富柏村日剩

香港で2000年02月24日から毎日綴り始めた日記ブログ 現在は身在日本

fookpaktsuen2009-07-26

七月廿六日(日)朝早く将軍澳線の地下鉄使へば今朝が将軍澳線の康城站に向ふ支線開通。李嘉誠財閥の日出康城(Lohas Park)が其処。従来の寶林が終点の将軍澳線の四運行のうち一本が康城行きに。坑口站で待ち合はせ六人で西貢へ。広州から来られる方もあり折角だからMacLehoseトレイルで風光明媚を楽しみませう、となつたが猛暑猛々しく常識的にトレイルする時期ぢやないので北譚涌からのSection-1は禁断のタクシー蹈破。肌を熬る陽射しだが風があるのは幸ひ。眺望もいつにもまして見事。アタシは上半身裸の短パン姿で傘をさす、香港でいちばん涼しい歩き方。西湾の海岸に下る途中の坂で飼ひ主に連れられ炎天下散歩の仔犬が熱中症だらう歩けず臥せる。小型の暑さに向かぬ欧州犬をばこんなところに散歩に連れてくる飼ひ主も飼ひ主。せめて抱くなりして歩かせず海で遊ばせてやるならまだしも。このSection-2が初めての方が四名でかなりゆつくりと歩き大浪湾を抜け赤柱に到著が午後二時前。水上タクシー雇ひ黄石。赤柱の廃村の波止場に着けば炎天下、船を待つ若者一人在り。聞けば一人なら黄石までHK$120と言はれ「誰か、やがて来るから他の客が来るの待て」と船主に言はれた由。相乗りならHK$20となる。路線バスで西貢。この苛酷な条件をSection 一〜二と20kmも山路走つた知己の七名も西貢に無事戻られ(タクシーで彼らが走る傍ら追ひ抜いたのは恥づかしいが)、十数名で全記海鮮酒家に魚介を食しビール大いに飲む。全記はこの数年でかなり評判高くなつたが店員のこれまたきびきびと働く態といひ真摯な対応といひ……それも映画俳優にでもしたいほど精悍で華のある店主自らが率先して働き彼の誠実さが店員に伝はつてゐるからなのだらう。
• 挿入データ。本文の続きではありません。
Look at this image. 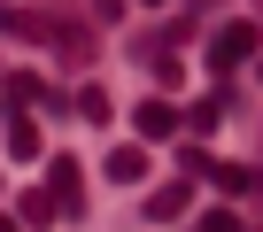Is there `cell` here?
<instances>
[{
  "mask_svg": "<svg viewBox=\"0 0 263 232\" xmlns=\"http://www.w3.org/2000/svg\"><path fill=\"white\" fill-rule=\"evenodd\" d=\"M263 39H255V24H224L217 39H209V70H232V62H248Z\"/></svg>",
  "mask_w": 263,
  "mask_h": 232,
  "instance_id": "cell-1",
  "label": "cell"
},
{
  "mask_svg": "<svg viewBox=\"0 0 263 232\" xmlns=\"http://www.w3.org/2000/svg\"><path fill=\"white\" fill-rule=\"evenodd\" d=\"M132 124H140V140H171V132H178V108H171V101H140Z\"/></svg>",
  "mask_w": 263,
  "mask_h": 232,
  "instance_id": "cell-2",
  "label": "cell"
},
{
  "mask_svg": "<svg viewBox=\"0 0 263 232\" xmlns=\"http://www.w3.org/2000/svg\"><path fill=\"white\" fill-rule=\"evenodd\" d=\"M108 178H116V186H140V178H147V155L132 147V140H124V147H108Z\"/></svg>",
  "mask_w": 263,
  "mask_h": 232,
  "instance_id": "cell-3",
  "label": "cell"
},
{
  "mask_svg": "<svg viewBox=\"0 0 263 232\" xmlns=\"http://www.w3.org/2000/svg\"><path fill=\"white\" fill-rule=\"evenodd\" d=\"M54 209H70V217L85 209V186H78V163H70V155L54 163Z\"/></svg>",
  "mask_w": 263,
  "mask_h": 232,
  "instance_id": "cell-4",
  "label": "cell"
},
{
  "mask_svg": "<svg viewBox=\"0 0 263 232\" xmlns=\"http://www.w3.org/2000/svg\"><path fill=\"white\" fill-rule=\"evenodd\" d=\"M209 178H217L224 194H263V170H248V163H217Z\"/></svg>",
  "mask_w": 263,
  "mask_h": 232,
  "instance_id": "cell-5",
  "label": "cell"
},
{
  "mask_svg": "<svg viewBox=\"0 0 263 232\" xmlns=\"http://www.w3.org/2000/svg\"><path fill=\"white\" fill-rule=\"evenodd\" d=\"M186 201H194V178H171V186H163V194L147 201V217H178Z\"/></svg>",
  "mask_w": 263,
  "mask_h": 232,
  "instance_id": "cell-6",
  "label": "cell"
},
{
  "mask_svg": "<svg viewBox=\"0 0 263 232\" xmlns=\"http://www.w3.org/2000/svg\"><path fill=\"white\" fill-rule=\"evenodd\" d=\"M8 155H39V132H31V116H8Z\"/></svg>",
  "mask_w": 263,
  "mask_h": 232,
  "instance_id": "cell-7",
  "label": "cell"
},
{
  "mask_svg": "<svg viewBox=\"0 0 263 232\" xmlns=\"http://www.w3.org/2000/svg\"><path fill=\"white\" fill-rule=\"evenodd\" d=\"M78 116H85V124H108V93L85 85V93H78Z\"/></svg>",
  "mask_w": 263,
  "mask_h": 232,
  "instance_id": "cell-8",
  "label": "cell"
},
{
  "mask_svg": "<svg viewBox=\"0 0 263 232\" xmlns=\"http://www.w3.org/2000/svg\"><path fill=\"white\" fill-rule=\"evenodd\" d=\"M201 232H240V217H232V209H209V217H201Z\"/></svg>",
  "mask_w": 263,
  "mask_h": 232,
  "instance_id": "cell-9",
  "label": "cell"
},
{
  "mask_svg": "<svg viewBox=\"0 0 263 232\" xmlns=\"http://www.w3.org/2000/svg\"><path fill=\"white\" fill-rule=\"evenodd\" d=\"M140 8H163V0H140Z\"/></svg>",
  "mask_w": 263,
  "mask_h": 232,
  "instance_id": "cell-10",
  "label": "cell"
},
{
  "mask_svg": "<svg viewBox=\"0 0 263 232\" xmlns=\"http://www.w3.org/2000/svg\"><path fill=\"white\" fill-rule=\"evenodd\" d=\"M0 232H16V224H8V217H0Z\"/></svg>",
  "mask_w": 263,
  "mask_h": 232,
  "instance_id": "cell-11",
  "label": "cell"
},
{
  "mask_svg": "<svg viewBox=\"0 0 263 232\" xmlns=\"http://www.w3.org/2000/svg\"><path fill=\"white\" fill-rule=\"evenodd\" d=\"M255 78H263V70H255Z\"/></svg>",
  "mask_w": 263,
  "mask_h": 232,
  "instance_id": "cell-12",
  "label": "cell"
}]
</instances>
帰宅して冷水のシャワー浴びて早晩に西湾河。さつきまで海鮮食べてゐたのにZ嬢が夕食未だ、を理由に太安樓で雲呑麺食し電影資料館。「熒影相隨:戲‧夢‧人生」と題して方育平作品の特集。方育平といへば「獅子山下」の優れたテレビドラマ作品を七十年代後半に残した人で「解毒」「野孩子」「夜遊人」やアタシが「獅子山下」で一番印象に残る作品の一つ「元洲仔之歌」もこの人。で寡作だが四本ほど映画作品も残してをり今晩その内の「半邊人」(1982年)見る。父母の営む街市の魚屋の商売手伝ひながら俳優になる夢をもち旺角砵蘭街の電影文化中心で演劇学ぶ少女・阿瑩(許素瑩)が主人公。家族の生活や困難、演劇教へる脚本家とのプラトニックな師妹愛。家族の話は方育平の専業で而も許素瑩なる少女が見事に肴を捌いて見せるのも、許素瑩自身が映画学校の生徒で彼女の家の生業がそれ。家庭環境は実話で父母兄弟姉妹役も実の家族。若い姉が子を孕むのも実話で、別れた彼氏も本物でドキュメンタリーのやう。その話に対して映画学校の俳優養成コースでの話がどうもピンとこない。こちらも実在の学校で出演する生徒らも、授業の内容や劇中劇となる話劇も実話。だが先生役の脚本家(この映画の脚本書いた王正方が演ず)のキャラクターが不明朗。実際に若くして映画制作の夢適はぬまゝ亡くなつた脚本家があり、その人へのオマージュの由。この家族と映画学校の二つの話が、前者だけなら「獅子山下」として秀作で、後者の話が映画とするには難もあるが許素瑩を主人公とすることで、彼女が健気に俳優にならうと意志貫徹することで作品となつてゐる。